Brief image analysis
Images
- bm_1_heart-nebula.jpg
- bm_1_m81.png
- bm_1_m31.fits
- bm_1_ngc1491.fits
- bm_1_ic1795.fits
Sampling
- 1 (no sampling)
- 4
- 16
Higher density offset
- Always 1 (includes more database quads in calculations, hence being slower, but generally brings more matches)
Min/max radius
- Always 0.5 .. 16
Additional remarks
- Depending on the image size, the Watney's built-in star detection would add 0.05 .. 0.38 seconds on top of the solve time on this setup.
bm_1_heart-nebula.jpg
As we can see, the difference in numbers here is significant: Without sampling the solve time has come down from ~9s to ~2s. The trend also starts to form that limited sampling value like 4 is the sweet spot. Interestingly the solve speed for sampling value of 16 is significantly up compared to no sampling. This reflects the changes made in calculations: it's now cheaper to do certain operations, even when sampling is not used. Optimizations at work here.
bm_1_m81.png
This graph tells pretty much the same story. Performance gains differ from image to image depending on several factors, but the general trend is the same.
bm_1_m31.fits
For this image the solution was always found quickly with the selected default settings, requiring very few search cycles. Interestingly the operations are now optimized enough to produce no distinguishable difference between different sampling settings in such a quick solve.
bm_1_ngc1491.fits
Steady improvement.
bm_1_ic1795.fits
This image was purposefully run through with settings that would not solve it (adding --lower-density-offset 1 and --higher-density-offset 1 would make it solve) so that the solver would run full sweep to see the numbers when maximum number of solve cycles was run. It tells the story pretty well, how significant the gains really are.
Conclusions
Three major factors contributed to the performance improvements:
- Koen van Leeuwen's contributions in smarter calculations, using memory mapped files and reducing required file I/O (major)

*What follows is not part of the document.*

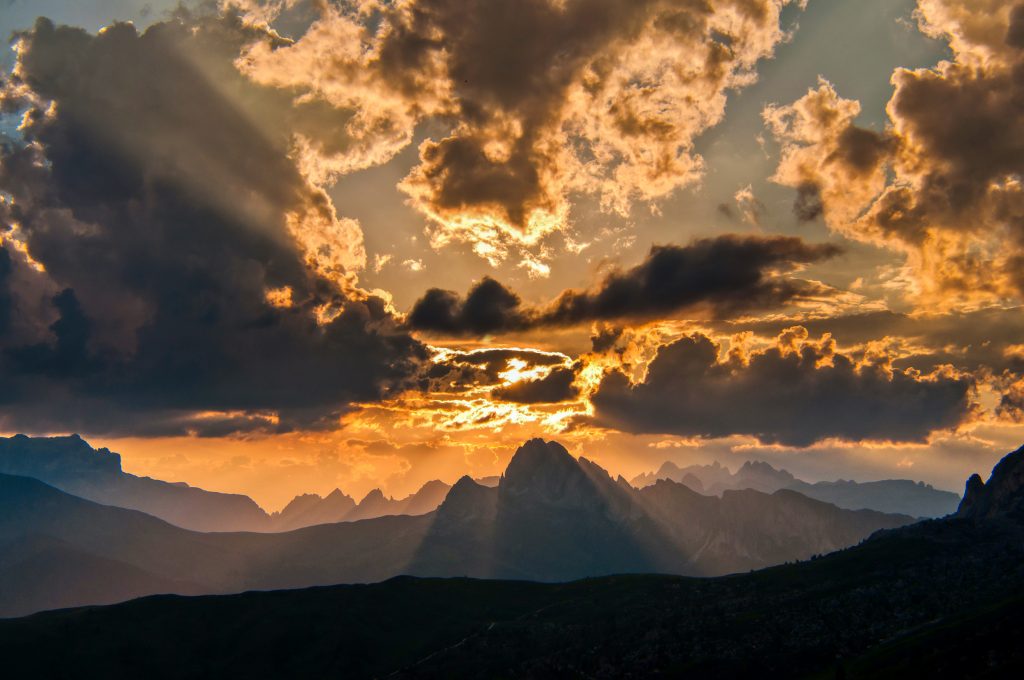 Crepuscular-rays-of-sunlight,-Dolomites---Dolomiti,-the-Alps,-Italy,-Europe-(2)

- Sorting and caching based shortcuts, and shorting out loops in code in a few critical places (moderate)
- .NET 10 general improvements (very minor)
There are still avenues for improvements which have already been identified in regards to file I/O, which will require the re-structuring of the DB file format, but should still bring noticeable improvements on top of what we have now. These will be implemented in future versions.